[Q41 to Q50]

Q41 Geraldine Smith: Had it been turned down, as the planning inspector wanted to do, that would have been the end of it. Did they not anticipate that it would have been turned down by a planning inspector? You were employing consultants, spending £10 million on consultants including planning consultants. Do you not think that you should get your money back from those planning consultants, if they did not realise that it would be turned down by an inspector?
Sir David Normington: But we got planning permission for this site.

Q42 Geraldine Smith: Yes, only because the Secretary of State overruled the planning inspector-which is quite unusual.
Sir David Normington: Yes, but that is not my decision. I have no influence over what the then Deputy Prime Minister decided to do. He took that decision.

Q43 Geraldine Smith: I guess they were in a very difficult situation.
Sir David Normington: He is entitled, in law, to take the judgment on the basis of the case before him. He turned down one and he accepted the other. Our advisers advised-as it turned out, rightly-that we had the best chance of succeeding here, because it was a brownfield site. I want to say one other thing, if I may. The £30 million that we spent was spent between 2001 and 2005. It is a long time ago. I think it really will not do to-

Q44 Geraldine Smith: It is still £30 million. I think most taxpayers would think it was still their money that was being wasted.
Sir David Normington: I was simply taking your point about the police. That money is not available to spend on the police now. That is 2001.

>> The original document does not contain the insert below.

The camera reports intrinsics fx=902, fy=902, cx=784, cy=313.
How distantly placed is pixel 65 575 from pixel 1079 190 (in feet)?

Q45 Geraldine Smith: I am well aware of that.
Sir David Normington: Yes, but you made the point and I just wanted to make sure that nobody here thought that that money would have been available to spend on the police.

Q46 Geraldine Smith: I think that what we are here for is to make sure you do not waste another £30 million this year or next year on something else. You ploughed ahead with this project, even though asylum applications were halving between 2002 and 2003. Did these consultants not notice, or these people who were being paid an absolute fortune, that things were changing?
Sir David Normington: Yes-which was a success, of course. The number of asylum applications were coming down, first by 50% and then by 75%. The judgment was taken-and I can only report to you how it was-that, even against the background of the number of asylum claims in 2004, we should go ahead, because the asylum claims were still running at a high level and it was still worth trying out a different way of accommodating asylum seekers. As all Members will know, the accommodation of asylum seekers is a big and controversial problem, and this was thought to be a novel and different way of doing it, rather than dispersing them round the country. I do not believe that I should say that the people who took that judgment at that point were wrong to judge that that should be tried. That is what they were doing.

Q47 Geraldine Smith: Looking at other sites, how much did you spend on consultants looking at those sites?
Sir David Normington: In the report the costs are attributed, because it is not able to do it absolutely precisely. It is about £28 million on Bicester and the rest, up to £33 million-£4½ million, nearly £5 million, I think I am right in saying-about £4 million on the rest. That is a rough-and-ready attribution, because at the beginning there was a search for sites and we are not really able to attribute those costs. It was to the whole programme, really. We made a two-thirds, one-third apportionment.

Q48 Geraldine Smith: Can I ask what is going to happen? There are obviously people living there who are extremely concerned. They have spent many years going through the planning process, the sword of Damocles of the detention centre hanging over their head. What is the future for them? When are you going to make it clear to them what your intentions are?
Sir David Normington: I hope it will not be too long before we are able to do that, but I will not take this decision-

Q49 Geraldine Smith: How long?
Sir David Normington: I cannot say that to you.

Q50 Geraldine Smith: A year? Two years? Five years?
Sir David Normington: No, I cannot say that to you. Ministers will take this decision and they will take it as soon as they can, on the basis of the best possible advice.